Café y pastéis de nata en Lisboa
En una habitación diminuta y de techos vertiginosos entreabro un ojo. Sólo hay una lámpara de pie, una planta inmortal incapaz de hacer la fotosíntesis, mi cama estrecha y un bidet de porcelana que debería estar en un museo. Mi abuela a esta habitación le encontraría sentido, un ápice de razón. El día en Lisboa se enciende con el chirrido del tranvía. Movida por el letargo de una noche frenética me incorporo para volver a recostarme. Un suspiro y media vuelta después, la habitación se inunda de luz y el ánimo, que todavía se despereza, da un vuelco. Se adivina el amanecer. Me levanto con el pelo enmarañado y la tez glacial. Por la ventana se asoma una ciudad prendida de un acantilado que amanece con tonos ocres, rosas y brillo alicatado. En su perfume se mezcla el salitre, la tierra mojada, el tráfico y la moka del vecino. Ante mí un laberinto geométrico de pasadizos que desembocan en la mar como lágrimas lleva el Tajo. El Atlántico conserva Lisboa igual que una lata de sardinas en aceite. Por ella no pasa el tiempo sino la vida. Y entonces entras tú con café recién hecho y una caja de pastéis de nata caseros y realmente nace la mañana, con un aroma que da los buenos días y unos pasteles que dibujan el sol con un toque de canela. Vestida con los labios de rojo escarlata nos echamos a la calle empujados por una luz impasible y un aire salvaje que nos zarandea. Es en la lentitud del segundo café cuando clavo la mirada en los confines del océano, comienzo a recordar y recupero la lucidez. Miro tus ojos del color de la Coca Cola y entonces me doy cuenta. No te vas a creer lo que anoche soñé.
Letra pequeña
De todas las veces que he visitado Portugal la más intensa ha ido de la mano de El invierno en Lisboa del escritor Antonio Muñoz Molina. Una novela que narra la historia de amor entre Santiago Biralbo y Lucrecia y que consagró a su escritor entre los más aplaudidos. Pero yo en un momento del libro, inspirada por el sinvivir de Biralbo y sin conocer aún el desenlace, decidí darle una vida nueva junto a la cantante de fados más importante de todos los tiempos, Amalia Rodrigues.

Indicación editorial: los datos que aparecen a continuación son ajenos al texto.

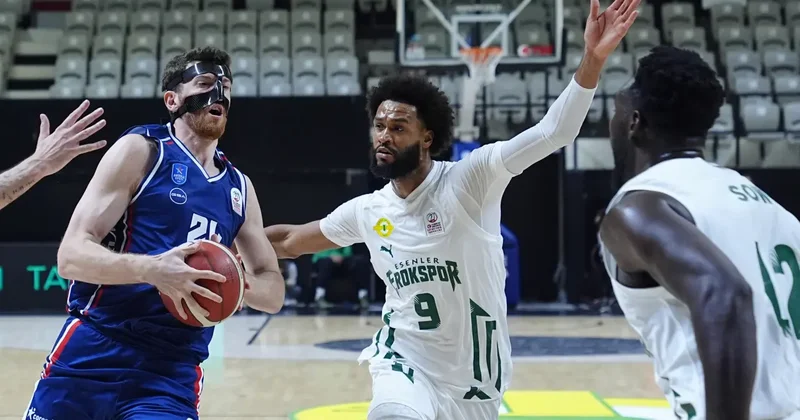 Esenler Erokspor Anadolu Efes i yıktı!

Preciosas imágenes que te transportan a una ciudad que siempre es un acierto. Casi puedo hasta oler las calles y saborear un pastel…..quién pudiera tomarse un vinho verde con un pulpito en una de esas callejuelas que describes. Esos ojos de cocacola te disfrutan cada vez que te leen. Qué bonito, Clara.
Yo creo que después de este texto ya tenemos plan para la próxima vez que pisemos Lisboa juntos, fados 🙂 Gracias por tus palabras Jorge.